Friday, April 10, 2009
Well I am avoiding organizing my income tax etc. so that I thought I might tackle my blog. I just finished making Nanaimo Bar Easter eggs. This is my annual Easter tradition. When I was a child I once had this delicious square and it was years before I was able to taste one again and discovered that it was a Nanaimo Bar. My second trip out west friends and I went to Nanaimo but only found the bars that had separate entrances for ladies. Moving here, I discovered Susan Mendelson's recipe and have been using it ever since and somewhere along the way I bought her cookbook for kids and learned to make the infamous eggs. It's not hard but requires patiences and time as you do it in stages. But isn't that the way with many worthwhile projects?
Let's see I am going to focus on high school today. To get myself in the mode for the high school literacy meeting this week I started reading Readicide by Kelly Gallagher. I became a fan of Kelly Gallagher's several years ago but I finally went to a session with him at NCTE this year and was very impressed. Initally this book may seem a bit American as he talks about the effects of high stakes testing, but I still think the book is worth reading for Canadian teachers. I go into lots of elementary classes where students are reading happily and of course, as many have noted, this happens often less and less as you go up in grade level. Kelly defines Readicide as "the systematic killing of the love of reading,often exacerbated by the inane, mind numbing practices found in schools".

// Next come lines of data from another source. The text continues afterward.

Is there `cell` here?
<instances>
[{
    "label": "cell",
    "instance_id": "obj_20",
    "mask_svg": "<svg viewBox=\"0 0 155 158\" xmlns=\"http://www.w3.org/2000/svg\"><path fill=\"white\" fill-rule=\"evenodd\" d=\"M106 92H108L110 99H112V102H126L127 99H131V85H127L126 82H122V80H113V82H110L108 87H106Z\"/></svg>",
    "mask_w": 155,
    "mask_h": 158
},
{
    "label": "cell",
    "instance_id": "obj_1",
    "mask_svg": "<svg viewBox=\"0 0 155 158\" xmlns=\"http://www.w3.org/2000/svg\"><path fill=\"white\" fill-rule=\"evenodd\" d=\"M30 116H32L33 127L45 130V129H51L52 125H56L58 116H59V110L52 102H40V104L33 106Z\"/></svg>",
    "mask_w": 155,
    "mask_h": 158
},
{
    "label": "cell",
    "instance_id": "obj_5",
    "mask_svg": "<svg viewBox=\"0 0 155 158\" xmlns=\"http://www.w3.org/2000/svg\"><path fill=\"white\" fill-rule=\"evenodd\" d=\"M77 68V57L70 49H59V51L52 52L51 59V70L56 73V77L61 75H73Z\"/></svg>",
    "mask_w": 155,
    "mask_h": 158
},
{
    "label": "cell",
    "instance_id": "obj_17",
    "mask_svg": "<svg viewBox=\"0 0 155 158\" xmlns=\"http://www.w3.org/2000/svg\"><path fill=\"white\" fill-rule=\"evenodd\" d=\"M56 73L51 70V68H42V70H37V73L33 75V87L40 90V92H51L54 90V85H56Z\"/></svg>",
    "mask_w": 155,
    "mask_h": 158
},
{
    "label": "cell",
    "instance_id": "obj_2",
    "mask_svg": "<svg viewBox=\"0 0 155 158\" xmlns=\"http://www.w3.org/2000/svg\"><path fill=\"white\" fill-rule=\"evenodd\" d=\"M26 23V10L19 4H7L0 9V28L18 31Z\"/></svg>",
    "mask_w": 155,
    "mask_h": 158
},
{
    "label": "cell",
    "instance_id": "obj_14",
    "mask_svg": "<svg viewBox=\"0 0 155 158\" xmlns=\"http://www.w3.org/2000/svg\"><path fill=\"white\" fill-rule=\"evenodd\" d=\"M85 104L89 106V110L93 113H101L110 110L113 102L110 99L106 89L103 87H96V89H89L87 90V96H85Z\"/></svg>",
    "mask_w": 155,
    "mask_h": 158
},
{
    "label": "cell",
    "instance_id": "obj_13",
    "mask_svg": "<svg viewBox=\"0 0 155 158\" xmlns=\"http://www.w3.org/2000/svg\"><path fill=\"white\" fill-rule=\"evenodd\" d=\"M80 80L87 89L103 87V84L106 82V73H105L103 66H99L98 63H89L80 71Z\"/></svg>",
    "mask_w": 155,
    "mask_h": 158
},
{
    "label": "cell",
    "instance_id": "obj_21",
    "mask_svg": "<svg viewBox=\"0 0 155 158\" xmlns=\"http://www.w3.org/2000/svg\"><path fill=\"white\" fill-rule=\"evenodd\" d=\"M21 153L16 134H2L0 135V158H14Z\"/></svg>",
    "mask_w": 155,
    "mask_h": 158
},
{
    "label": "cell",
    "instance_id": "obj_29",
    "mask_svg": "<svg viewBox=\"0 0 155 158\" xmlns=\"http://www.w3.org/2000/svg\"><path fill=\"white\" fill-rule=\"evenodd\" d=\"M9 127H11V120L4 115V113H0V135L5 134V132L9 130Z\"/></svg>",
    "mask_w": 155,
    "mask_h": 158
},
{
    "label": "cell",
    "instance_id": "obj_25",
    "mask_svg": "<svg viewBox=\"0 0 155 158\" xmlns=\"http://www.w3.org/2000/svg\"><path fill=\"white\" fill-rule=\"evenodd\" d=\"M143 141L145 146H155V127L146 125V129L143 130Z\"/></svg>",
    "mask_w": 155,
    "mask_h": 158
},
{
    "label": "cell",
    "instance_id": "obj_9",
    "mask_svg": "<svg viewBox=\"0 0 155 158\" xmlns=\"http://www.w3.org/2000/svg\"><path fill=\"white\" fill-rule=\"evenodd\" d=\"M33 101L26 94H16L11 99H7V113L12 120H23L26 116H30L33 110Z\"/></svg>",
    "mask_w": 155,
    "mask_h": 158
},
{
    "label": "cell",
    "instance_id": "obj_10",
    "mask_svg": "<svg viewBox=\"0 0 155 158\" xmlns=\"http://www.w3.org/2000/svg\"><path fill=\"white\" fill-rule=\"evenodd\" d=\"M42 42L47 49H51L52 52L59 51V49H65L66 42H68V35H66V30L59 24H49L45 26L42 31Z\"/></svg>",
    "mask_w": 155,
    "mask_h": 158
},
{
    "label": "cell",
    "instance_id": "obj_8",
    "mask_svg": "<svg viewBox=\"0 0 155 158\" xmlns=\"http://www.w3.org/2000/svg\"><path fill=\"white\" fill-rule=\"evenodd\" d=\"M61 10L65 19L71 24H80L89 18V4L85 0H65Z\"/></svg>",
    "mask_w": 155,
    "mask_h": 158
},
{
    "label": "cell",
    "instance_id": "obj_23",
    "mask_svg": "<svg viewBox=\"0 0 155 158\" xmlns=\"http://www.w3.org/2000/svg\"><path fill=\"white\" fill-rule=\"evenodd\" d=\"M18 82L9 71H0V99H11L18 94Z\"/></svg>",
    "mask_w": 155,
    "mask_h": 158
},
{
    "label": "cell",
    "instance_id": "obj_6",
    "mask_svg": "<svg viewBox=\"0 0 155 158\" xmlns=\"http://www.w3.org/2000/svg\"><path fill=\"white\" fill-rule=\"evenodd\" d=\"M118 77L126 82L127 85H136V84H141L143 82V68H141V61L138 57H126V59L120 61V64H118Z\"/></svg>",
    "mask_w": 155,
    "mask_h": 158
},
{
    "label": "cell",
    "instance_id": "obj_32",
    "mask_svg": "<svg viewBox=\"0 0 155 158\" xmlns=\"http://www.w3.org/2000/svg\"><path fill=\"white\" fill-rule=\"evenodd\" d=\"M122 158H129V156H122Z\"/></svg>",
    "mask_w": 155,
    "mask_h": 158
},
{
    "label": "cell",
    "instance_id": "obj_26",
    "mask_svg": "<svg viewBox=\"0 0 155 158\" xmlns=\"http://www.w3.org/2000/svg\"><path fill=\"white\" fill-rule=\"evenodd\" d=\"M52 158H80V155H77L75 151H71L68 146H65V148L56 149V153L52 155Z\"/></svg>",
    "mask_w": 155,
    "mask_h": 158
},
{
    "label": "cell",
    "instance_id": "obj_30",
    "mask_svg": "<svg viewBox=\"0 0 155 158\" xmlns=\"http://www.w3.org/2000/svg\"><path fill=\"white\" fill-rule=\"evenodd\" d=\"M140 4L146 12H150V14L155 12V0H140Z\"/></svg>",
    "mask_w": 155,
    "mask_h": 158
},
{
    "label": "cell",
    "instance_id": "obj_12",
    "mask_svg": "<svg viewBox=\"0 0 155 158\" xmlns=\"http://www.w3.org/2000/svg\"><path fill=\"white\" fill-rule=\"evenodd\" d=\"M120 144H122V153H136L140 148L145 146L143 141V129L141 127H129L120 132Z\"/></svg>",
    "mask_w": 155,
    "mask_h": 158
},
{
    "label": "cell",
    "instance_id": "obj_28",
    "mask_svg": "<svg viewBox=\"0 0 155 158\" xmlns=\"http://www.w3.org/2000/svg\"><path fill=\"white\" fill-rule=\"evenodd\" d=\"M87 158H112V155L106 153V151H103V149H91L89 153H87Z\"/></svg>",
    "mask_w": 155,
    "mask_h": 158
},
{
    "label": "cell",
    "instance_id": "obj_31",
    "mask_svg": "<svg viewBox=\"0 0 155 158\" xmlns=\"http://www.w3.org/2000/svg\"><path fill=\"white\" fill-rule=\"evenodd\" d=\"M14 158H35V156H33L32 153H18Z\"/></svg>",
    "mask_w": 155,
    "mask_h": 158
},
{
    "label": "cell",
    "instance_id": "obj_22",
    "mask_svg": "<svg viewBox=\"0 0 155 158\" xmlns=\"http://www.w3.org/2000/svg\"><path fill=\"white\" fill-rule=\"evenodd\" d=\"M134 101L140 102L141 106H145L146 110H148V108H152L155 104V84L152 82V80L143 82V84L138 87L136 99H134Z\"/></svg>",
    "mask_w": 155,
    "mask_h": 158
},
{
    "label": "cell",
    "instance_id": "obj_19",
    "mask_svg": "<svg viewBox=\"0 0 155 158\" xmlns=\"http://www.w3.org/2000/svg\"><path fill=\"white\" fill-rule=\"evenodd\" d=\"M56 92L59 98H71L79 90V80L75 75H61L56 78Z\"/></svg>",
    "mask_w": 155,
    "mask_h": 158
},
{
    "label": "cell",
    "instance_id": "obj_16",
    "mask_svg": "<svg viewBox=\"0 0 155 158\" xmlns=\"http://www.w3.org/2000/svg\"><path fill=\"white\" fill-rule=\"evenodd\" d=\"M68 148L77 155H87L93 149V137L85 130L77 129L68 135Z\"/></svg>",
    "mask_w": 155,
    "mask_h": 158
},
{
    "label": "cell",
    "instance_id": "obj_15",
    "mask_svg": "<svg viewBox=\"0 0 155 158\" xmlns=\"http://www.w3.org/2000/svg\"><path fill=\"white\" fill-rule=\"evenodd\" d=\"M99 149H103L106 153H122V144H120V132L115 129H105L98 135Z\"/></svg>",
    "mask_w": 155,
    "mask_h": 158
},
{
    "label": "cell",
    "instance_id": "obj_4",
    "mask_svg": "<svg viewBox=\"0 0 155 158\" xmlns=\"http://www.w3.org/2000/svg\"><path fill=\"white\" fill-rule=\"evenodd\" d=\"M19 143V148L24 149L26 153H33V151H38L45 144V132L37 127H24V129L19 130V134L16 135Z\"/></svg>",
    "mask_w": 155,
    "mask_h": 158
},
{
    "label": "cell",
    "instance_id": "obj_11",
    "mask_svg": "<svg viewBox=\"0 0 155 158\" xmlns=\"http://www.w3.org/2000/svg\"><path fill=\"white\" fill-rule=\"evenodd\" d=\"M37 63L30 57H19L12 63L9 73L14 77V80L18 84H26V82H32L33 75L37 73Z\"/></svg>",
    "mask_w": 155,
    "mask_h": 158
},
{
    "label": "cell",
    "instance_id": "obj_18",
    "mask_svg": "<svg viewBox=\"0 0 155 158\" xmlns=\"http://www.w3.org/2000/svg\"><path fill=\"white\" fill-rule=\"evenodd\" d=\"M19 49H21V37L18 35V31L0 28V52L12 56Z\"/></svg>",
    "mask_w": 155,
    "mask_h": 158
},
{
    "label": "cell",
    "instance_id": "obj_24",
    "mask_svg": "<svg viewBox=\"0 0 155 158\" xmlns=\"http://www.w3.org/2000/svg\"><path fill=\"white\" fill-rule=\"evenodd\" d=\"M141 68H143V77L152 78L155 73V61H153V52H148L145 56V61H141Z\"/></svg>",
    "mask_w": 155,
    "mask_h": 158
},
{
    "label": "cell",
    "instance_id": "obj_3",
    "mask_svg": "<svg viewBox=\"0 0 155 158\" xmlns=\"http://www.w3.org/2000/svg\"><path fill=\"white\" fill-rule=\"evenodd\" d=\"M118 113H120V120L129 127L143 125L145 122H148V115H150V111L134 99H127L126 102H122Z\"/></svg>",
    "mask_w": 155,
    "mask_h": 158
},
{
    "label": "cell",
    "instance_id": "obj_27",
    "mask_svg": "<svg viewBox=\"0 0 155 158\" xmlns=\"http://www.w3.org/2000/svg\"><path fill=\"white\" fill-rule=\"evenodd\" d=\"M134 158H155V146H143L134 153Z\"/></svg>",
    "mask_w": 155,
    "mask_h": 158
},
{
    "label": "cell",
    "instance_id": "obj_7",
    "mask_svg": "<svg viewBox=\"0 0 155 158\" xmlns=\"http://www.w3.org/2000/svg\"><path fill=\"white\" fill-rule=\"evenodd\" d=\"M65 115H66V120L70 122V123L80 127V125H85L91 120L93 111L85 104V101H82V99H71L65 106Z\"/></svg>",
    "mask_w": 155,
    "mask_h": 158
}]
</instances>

You may find this extreme but it proves interesting reading. He also gives some great ideas for improving the situation. One solution is giving his students access to articles on contemporary issues. On his website he gives some examples of this. And I think you can still read the book online if you so desire!
It was a fun meeting with speakers Brooke and Greg from Rockridge Secondary in West Van who demonstrated clearly formative assessment as used in socials, English, and science classrooms with no marks until the end of term. People at the meeting were fascinated and had many questions and wanted to find out more.
Last year we decided that it might be better having high school meetings separate from our elementary later literacy project school meetings. Then we decided to invite representatives from all our high schools to attend. At first it seemed a bit difficult to get people there but 14 of our 17 schools now are always there and this session certainly proved overwhelmingly popular. We have received very positive feedback from all our meetings. I hope that they can continue next year.